A raft of government bribery investigations launched into U.S. oilfield companies is likely to spur reform in the industry, but will also preoccupy top executives and slow business in regions such as West Africa.
The U.S. Department of Justice is probing possible violations of the U.S. Foreign Corrupt Practices Act anti-bribery law at large companies including Schlumberger Ltd, Halliburton Co and Transocean Inc, according to filings with the U.S. Securities and Exchange Commission.
All of those firms have said they are cooperating with the government.
A lot of global companies have had to stop and think, 'maybe it's going to be harder' to do business in countries like Nigeria where corruption has been rampant, Marjorie Doyle, a practice leader with consultancy LRN who is a former compliance officer hired by Vetco International Ltd.
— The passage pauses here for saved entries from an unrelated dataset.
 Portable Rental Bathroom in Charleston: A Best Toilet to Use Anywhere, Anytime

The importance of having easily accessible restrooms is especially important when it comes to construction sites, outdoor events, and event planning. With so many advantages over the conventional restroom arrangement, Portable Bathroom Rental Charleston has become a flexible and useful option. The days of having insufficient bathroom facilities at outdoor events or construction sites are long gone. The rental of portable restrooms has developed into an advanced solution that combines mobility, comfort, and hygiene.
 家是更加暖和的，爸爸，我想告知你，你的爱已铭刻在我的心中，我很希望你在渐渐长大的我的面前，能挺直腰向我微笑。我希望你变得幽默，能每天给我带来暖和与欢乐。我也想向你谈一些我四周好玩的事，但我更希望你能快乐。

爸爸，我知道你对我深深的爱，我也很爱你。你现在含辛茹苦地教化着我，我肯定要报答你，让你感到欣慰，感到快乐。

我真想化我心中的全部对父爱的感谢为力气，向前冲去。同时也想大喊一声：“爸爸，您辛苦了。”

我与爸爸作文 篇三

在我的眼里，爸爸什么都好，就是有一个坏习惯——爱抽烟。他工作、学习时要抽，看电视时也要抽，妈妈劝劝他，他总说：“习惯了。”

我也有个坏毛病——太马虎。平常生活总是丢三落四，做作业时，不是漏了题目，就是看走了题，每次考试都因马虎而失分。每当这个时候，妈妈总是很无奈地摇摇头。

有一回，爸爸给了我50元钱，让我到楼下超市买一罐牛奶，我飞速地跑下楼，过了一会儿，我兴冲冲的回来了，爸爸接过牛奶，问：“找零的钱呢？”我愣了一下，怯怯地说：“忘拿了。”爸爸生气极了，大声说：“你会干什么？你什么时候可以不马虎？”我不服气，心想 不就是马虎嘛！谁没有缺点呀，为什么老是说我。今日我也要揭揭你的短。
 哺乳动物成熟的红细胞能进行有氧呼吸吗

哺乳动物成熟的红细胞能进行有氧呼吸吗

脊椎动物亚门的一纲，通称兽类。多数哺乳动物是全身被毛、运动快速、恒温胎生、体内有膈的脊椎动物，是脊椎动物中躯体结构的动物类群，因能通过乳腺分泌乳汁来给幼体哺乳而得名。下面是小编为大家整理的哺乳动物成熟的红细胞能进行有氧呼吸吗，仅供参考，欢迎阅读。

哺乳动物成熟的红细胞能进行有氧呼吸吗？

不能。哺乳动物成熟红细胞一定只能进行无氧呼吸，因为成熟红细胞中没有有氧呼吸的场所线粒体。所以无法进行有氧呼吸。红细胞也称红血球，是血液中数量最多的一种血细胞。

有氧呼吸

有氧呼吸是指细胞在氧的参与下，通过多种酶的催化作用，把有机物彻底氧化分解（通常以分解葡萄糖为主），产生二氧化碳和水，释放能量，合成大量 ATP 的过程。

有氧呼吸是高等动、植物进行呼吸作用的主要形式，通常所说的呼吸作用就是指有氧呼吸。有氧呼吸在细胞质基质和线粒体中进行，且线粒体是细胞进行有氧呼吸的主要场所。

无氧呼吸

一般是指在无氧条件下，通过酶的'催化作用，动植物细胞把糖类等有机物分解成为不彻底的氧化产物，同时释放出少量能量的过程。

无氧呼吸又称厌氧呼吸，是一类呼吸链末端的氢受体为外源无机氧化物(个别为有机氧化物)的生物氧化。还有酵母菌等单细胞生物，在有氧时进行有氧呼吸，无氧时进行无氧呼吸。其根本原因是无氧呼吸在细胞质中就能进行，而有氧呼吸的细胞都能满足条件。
High oil prices have triggered a rush to secure access to fields in countries where bribery of officials is often considered as a cost of doing business.
Last year, three wholly owned Vetco units pleaded guilty to violating the anti-bribery provisions and agreed to pay a record $26 million criminal fine.
General Electric Co bought Vetco Gray, a unit of Vetco International Ltd., for $1.9 billion in January.
Under the Foreign Corrupt Practics Act, or FCPA, it is illegal for U.S. companies or their agents to use bribery to win business in foreign countries.
Executives at companies under investigation will be called on to make costly decisions. For example, Doyle said the chief executive officer of Vetco stopped shipments to one country because of the difficulty in finding customs brokers who complied with anti-bribery laws. Deliveries took six months.
We had to tell our customers, sorry we can't get parts to you, Doyle said. It's tough, it's hard.
Ongoing investigations will also eat up a lot of time for top managers, whether those probes are internal or involve the government, Doyle said.
Chad Deaton, the CEO of oil services company Baker Hughes Inc, which pleaded guilty to FCPA violations earlier this year, said his company has good compliance controls in place, but the industry is due for big changes.
It's an ongoing shift in our business, Deaton told reporters at a conference on Wednesday. It's something we as an industry all have to make sure we're doing our part on.
In fact, Deaton said that he has already seen some of Baker Hughes' customers in a lot of areas make positive changes. He cited the Middle East as one of those areas.
MORE TO COME?
The number of prosecutions of FCPA cases has jumped in recent years, spurred partly by the Sarbanes-Oxley corporate reform law and international efforts to combat corruption.
Between 2001 and 2006, the average number of new U.S. FCPA prosecutions by the Department of Justice was over four times the average number in the preceding five years, according to a report from law firm Shearman & Sterling.
This is a hot topic these days, Dan Newcomb, a partner at Shearman & Sterling, said.
I'm sure it will continue for a while, but I expect it to be cyclical. I think we will see even bigger prosecutions than we've seen so far, and they will change people's view of the risk-reward ratio.
And more companies have self-reported possible FCPA violations to the Department of Justice and the Securities and Exchange Commission. Reasons for the jump may be that infractions are uncovered during the due diligence process before a merger, the Shearman report said.
Oilfield services companies that have voluntarily reported their own internal probes to U.S. officials include Tidewater Inc, Pride International Inc, Global Industries Ltd and Noble Corp, according to regulatory filings.
And certainly not all investigations under way will result in prosecutions or government action, Newcomb said.